“The Foreknowledge of Death”

Consuming Sons: The Nihilism of Fëanor and Denethor, part 5

The previous post ended on the seemingly inevitable doom and futility involved in the oath of Fëanor and his sons. So long as there is the possibility, however, that the quest to which Fëanor and his sons swear themselves may yet be achieved, it may seem uncertain that Fëanor has purposely or knowingly committed himself and his sons to their own utter destruction. All doubt, however, is removed when Fëanor, in his final moments,

beheld far off the peaks of Thangorodrim, mightiest of the towers of Middle-earth, and knew with the foreknowledge of death that no power of the Noldor would ever overthrow them; but he cursed the name of Morgoth thrice, and laid it upon his sons to hold to their oath, and to avenge their father. Then he died…

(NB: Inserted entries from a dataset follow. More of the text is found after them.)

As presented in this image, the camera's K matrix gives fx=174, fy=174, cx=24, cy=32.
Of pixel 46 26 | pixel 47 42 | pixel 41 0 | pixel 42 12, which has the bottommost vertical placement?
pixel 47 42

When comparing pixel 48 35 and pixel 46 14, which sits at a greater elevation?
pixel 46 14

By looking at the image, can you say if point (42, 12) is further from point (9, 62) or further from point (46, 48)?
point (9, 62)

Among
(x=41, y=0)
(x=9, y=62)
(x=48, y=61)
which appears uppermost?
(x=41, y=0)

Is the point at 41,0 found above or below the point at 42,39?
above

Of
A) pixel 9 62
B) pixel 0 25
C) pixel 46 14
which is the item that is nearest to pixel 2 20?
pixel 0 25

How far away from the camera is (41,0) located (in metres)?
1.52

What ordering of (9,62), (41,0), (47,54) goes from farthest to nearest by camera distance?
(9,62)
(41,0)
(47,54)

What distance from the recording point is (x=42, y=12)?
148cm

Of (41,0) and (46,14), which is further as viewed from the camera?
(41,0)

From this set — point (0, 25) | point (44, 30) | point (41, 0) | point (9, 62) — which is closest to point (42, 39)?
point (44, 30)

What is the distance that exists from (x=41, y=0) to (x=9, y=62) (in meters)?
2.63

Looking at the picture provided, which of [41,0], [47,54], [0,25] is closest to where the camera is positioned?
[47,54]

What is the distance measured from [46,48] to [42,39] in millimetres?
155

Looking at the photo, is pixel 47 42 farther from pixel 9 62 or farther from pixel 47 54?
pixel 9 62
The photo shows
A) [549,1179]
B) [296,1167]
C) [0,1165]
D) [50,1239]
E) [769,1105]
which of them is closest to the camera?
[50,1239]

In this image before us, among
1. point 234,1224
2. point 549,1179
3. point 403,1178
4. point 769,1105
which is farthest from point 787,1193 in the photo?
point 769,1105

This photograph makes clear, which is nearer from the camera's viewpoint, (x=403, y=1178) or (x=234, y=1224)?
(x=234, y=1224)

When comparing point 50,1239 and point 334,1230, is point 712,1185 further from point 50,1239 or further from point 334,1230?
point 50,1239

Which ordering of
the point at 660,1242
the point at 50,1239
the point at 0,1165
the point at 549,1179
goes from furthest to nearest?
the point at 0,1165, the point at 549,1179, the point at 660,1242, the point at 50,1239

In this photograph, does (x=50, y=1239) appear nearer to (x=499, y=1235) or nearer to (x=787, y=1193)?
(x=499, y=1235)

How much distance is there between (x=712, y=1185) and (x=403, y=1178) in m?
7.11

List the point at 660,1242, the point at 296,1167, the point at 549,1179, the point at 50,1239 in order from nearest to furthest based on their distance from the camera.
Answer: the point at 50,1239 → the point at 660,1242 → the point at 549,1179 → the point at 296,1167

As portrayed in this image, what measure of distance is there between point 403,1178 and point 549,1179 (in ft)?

On his death bed Fëanor now knows that his war on Morgoth is vain. Instead of having them repent of their oath (itself one of the consuming consequences of their oath?), however, Fëanor demands that his sons continue to carry out their hopeless task anyway. In doing so, Fëanor is virtually guaranteeing their destruction, yet for the madness of Fëanor, his own sons’ lives is none too high a price to pay that they might “avenge their father.”

Fëanor, “Spirit of Fire”

Consuming Sons: The Nihilism of Fëanor and Denethor, part 3

More obvious examples of Fëanor’s devouring spirit, of course, are to be found in his demagogic manipulation and exploitation of his fellow Noldorin Elves, persuading them to return to Middle-earth and take up the war against Melkor, a war which is really on his own behalf and for his own benefit; his Melkorish theft of the Teleri’s ships and his instigation of the kin-slaying when the Teleri attempt to withstand him; his abandoning his half-brother Fingolfin and the greater part of the Noldorin people on the northern shores of Aman when he deems them no longer useful to himself, and leaving them to cross over to Middle-earth via the treacherous “grinding ice” of the Helcaraxë; his wanton and wasteful destruction of the Teleri’s beautiful ships upon his own debarkation on the shores of Middle-earth (in this Tolkien may be seen, through his arguably most Dionysian character, to expose Nietzsche’s übermensch as no protection against, but as precariously vulnerable to, the very petty spirit of ressentiment and nihilism that Nietzsche so feared); and finally, the manner in which Fëanor’s spirit destroys his own flesh upon his death after being mortally wounded by Balrogs in his charge upon Angband: “Then he died; but he had neither burial nor tomb, for so fiery was his spirit that as it sped his body fell to ash, and was borne away like smoke…” As Fëanor lived, so he died, consuming even his own self.